Students might notice some changes in the cafeteria when they go back to school in a few weeks.
The USDA will announce rules today that require schools to get rid of unhealthy snacks and eliminate students’ exposure to junk food, ABC News has exclusively learned.
The biggest difference this year will be what students see around the school. If a snack, food item or beverage is not healthy enough for a school to sell or serve, it can't be advertised either. That means no more pictures of soda on vending machines or in the cafeteria.
Katie Wilson, USDA deputy under secretary for Food, Nutrition and Consumer Services, said many schools requested these changes.
"Education and wellness and advertising to kids about healthier choices [and] that all has to be part of the school environment just like making sure they have pencils and paper and computers," Wilson said.
One study found that 70 percent of elementary and middle school students see ads for junk food at school and research published earlier this month showed that kids tend to eat more after seeing ads for unhealthy food.

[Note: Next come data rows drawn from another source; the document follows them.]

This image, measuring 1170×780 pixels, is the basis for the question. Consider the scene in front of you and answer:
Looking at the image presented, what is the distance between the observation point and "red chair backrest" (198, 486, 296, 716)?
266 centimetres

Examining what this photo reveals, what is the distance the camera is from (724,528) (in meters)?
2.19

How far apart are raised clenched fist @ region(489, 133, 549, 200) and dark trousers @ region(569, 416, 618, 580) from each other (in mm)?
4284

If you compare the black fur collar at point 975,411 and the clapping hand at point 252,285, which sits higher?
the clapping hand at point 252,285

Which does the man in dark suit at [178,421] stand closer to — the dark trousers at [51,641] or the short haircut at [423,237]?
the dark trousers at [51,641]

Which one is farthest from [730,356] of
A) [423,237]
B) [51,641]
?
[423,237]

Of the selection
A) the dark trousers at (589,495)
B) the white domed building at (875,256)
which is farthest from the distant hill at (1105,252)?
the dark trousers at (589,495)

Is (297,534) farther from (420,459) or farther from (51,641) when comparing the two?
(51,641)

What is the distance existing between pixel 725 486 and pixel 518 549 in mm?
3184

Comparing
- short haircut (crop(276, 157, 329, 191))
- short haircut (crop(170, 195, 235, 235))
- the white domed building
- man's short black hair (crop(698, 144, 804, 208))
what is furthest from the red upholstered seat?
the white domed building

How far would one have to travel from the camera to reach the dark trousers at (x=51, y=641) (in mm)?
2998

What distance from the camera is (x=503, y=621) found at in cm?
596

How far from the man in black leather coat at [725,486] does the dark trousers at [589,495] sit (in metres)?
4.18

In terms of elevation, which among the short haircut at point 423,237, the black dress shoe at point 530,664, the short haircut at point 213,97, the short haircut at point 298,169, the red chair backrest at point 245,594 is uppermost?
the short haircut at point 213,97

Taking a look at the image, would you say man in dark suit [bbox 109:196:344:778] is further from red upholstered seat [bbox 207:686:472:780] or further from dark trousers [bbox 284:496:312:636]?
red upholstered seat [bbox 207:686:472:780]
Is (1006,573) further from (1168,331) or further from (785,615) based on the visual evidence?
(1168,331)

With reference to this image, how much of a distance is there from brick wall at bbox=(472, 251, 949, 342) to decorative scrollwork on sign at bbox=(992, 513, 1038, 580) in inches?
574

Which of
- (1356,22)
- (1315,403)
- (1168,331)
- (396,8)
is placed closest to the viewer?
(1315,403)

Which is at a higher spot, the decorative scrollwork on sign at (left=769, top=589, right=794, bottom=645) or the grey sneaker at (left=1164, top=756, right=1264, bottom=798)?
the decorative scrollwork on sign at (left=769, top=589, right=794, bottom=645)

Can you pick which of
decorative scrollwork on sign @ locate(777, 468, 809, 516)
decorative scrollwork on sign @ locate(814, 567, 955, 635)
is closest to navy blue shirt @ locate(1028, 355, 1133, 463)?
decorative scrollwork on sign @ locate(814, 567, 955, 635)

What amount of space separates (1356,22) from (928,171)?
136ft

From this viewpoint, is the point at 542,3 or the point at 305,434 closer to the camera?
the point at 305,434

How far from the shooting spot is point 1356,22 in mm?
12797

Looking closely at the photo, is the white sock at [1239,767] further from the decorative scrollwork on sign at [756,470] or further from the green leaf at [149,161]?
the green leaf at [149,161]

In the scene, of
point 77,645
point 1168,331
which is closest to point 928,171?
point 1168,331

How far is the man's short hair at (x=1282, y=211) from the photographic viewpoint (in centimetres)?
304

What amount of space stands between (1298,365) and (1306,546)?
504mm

Snacks can’t have too many calories or too much sodium, fat or sugar, according to the guidelines for schools. Foods that are “whole grain-rich” or mostly made up of fruits or vegetables are emphasized, and schools are recommended to sell only water, low-fat milk or milk alternatives, or 100 percent fruit or vegetable juice.
Wilson said 98 percent of schools around the country already meet these standards. Now that the rules are finalized, she said the USDA will continue its efforts to educate parents, communities and school staff about better nutritional food choices.
Healthier food in schools is nothing new. Guidelines about healthy school lunches and snacks have been rolling out for several years and are part of First Lady Michelle Obama’s "Let’s Move" campaign launched in 2010 to fight childhood obesity.